▶ _STUDY QUESTIONS_:
a – According to the concert review, how long has Carpenter been friends with Colvin?
b – Continue the review of the Colvin and Carpenter concert from the point where it stops.

[EXTRACT PROVIDED Boundary: Start]

North Shore Center for the Performing Arts, Skokie, Ill., October 8, 2013

Reviewed by Henry L. Carrigan Jr.

Other recent concert reviews
Shawn Colvin and Mary Chapin Carpenter pulled up their chairs on the stage, got out their guitars and serenaded a packed house for two hours; just these two women and their guitars, singing and trading barbs about their nights on the road on the current tour and bantering about the nature of songwriting.

"We've been friends for 30 years," Carpenter said as she introduced the evening, "but we've never done a tour together. So, we left our bands at home and have been on the road now for about a year and a half. We get to hang out in each other's rooms, and we're trying to be as irreverent as possible in this celebration of friendship and music, and so tonight we're going to be playing songs we love, both ours and others."

[EXTRACT PROVIDED Boundary: End]
[PROVIDED INFORMATION Boundary: Start]

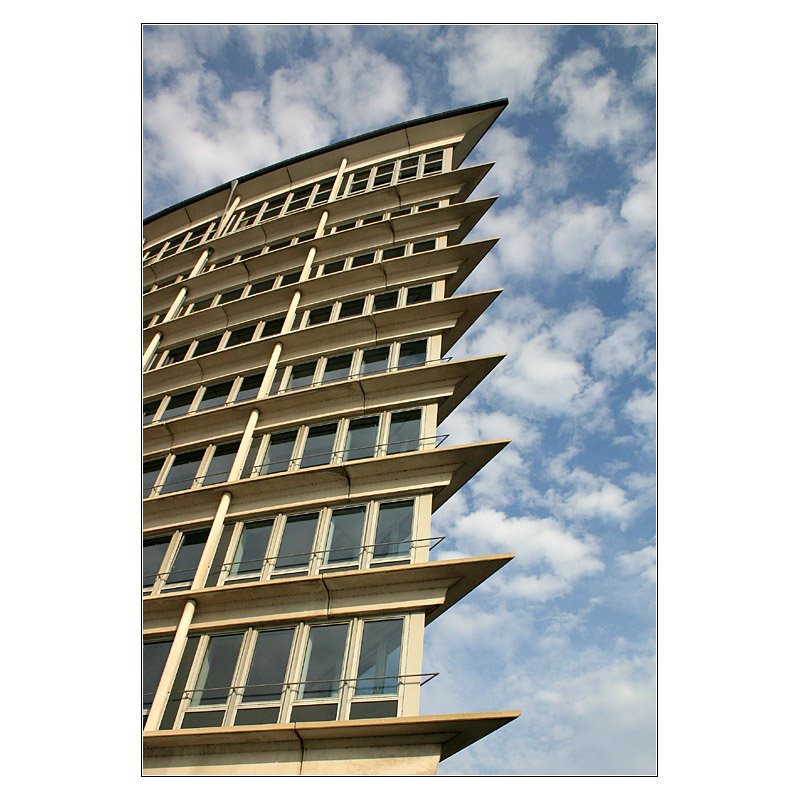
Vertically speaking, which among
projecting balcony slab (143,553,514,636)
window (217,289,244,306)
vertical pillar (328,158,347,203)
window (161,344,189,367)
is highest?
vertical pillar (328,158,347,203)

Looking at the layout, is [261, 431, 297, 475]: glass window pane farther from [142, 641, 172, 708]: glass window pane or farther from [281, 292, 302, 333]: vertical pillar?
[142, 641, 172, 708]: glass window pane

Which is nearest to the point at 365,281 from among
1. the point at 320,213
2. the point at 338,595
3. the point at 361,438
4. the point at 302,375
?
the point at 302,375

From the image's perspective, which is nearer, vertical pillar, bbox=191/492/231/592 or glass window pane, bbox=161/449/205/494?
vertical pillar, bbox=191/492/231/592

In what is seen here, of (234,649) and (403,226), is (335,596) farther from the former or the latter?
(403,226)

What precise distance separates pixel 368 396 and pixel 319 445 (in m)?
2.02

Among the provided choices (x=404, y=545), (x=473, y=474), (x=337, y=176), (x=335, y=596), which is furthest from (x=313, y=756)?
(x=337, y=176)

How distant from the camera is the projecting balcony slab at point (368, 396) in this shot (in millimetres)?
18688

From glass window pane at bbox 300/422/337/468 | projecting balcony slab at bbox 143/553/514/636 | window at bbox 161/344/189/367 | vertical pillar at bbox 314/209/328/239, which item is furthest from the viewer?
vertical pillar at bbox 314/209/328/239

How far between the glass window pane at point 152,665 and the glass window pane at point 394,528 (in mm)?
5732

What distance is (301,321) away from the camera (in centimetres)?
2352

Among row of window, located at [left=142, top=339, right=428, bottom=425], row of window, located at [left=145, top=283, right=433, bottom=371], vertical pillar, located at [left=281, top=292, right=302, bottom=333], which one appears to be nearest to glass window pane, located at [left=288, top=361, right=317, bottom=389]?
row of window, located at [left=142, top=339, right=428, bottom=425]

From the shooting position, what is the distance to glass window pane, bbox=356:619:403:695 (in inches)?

[PROVIDED INFORMATION Boundary: End]

▶ _REPLIES_:
a – 30 years.

b –
The show opened very simply and elegantly, when the two troubadours came out on stage and joined their crystalline voices on a gorgeous version of Donovan's old folk chestnut, Catch the Wind. Carpenter's lower vocal range provided the perfect harmony counterpoint for Colvin's soaring high voice, and Colvin's rhythm guitar provided a solid foundation off of which Carpenter could reel her finger-picking style.

After the opening song, Colvin had some momentary trouble with her guitar, but ever the show woman, she joked her way through the crisis.

This was the night to hear Colvin and Carpenter perform familiar songs, as the singers took turns playing one of their own songs, sometimes joined by the other and sometimes not. Carpenter, whose picking style produces cascading notes that weave under the rhythm she's playing, opened with her tribute to an item of clothing, This Shirt, that had seen her through thick and thin.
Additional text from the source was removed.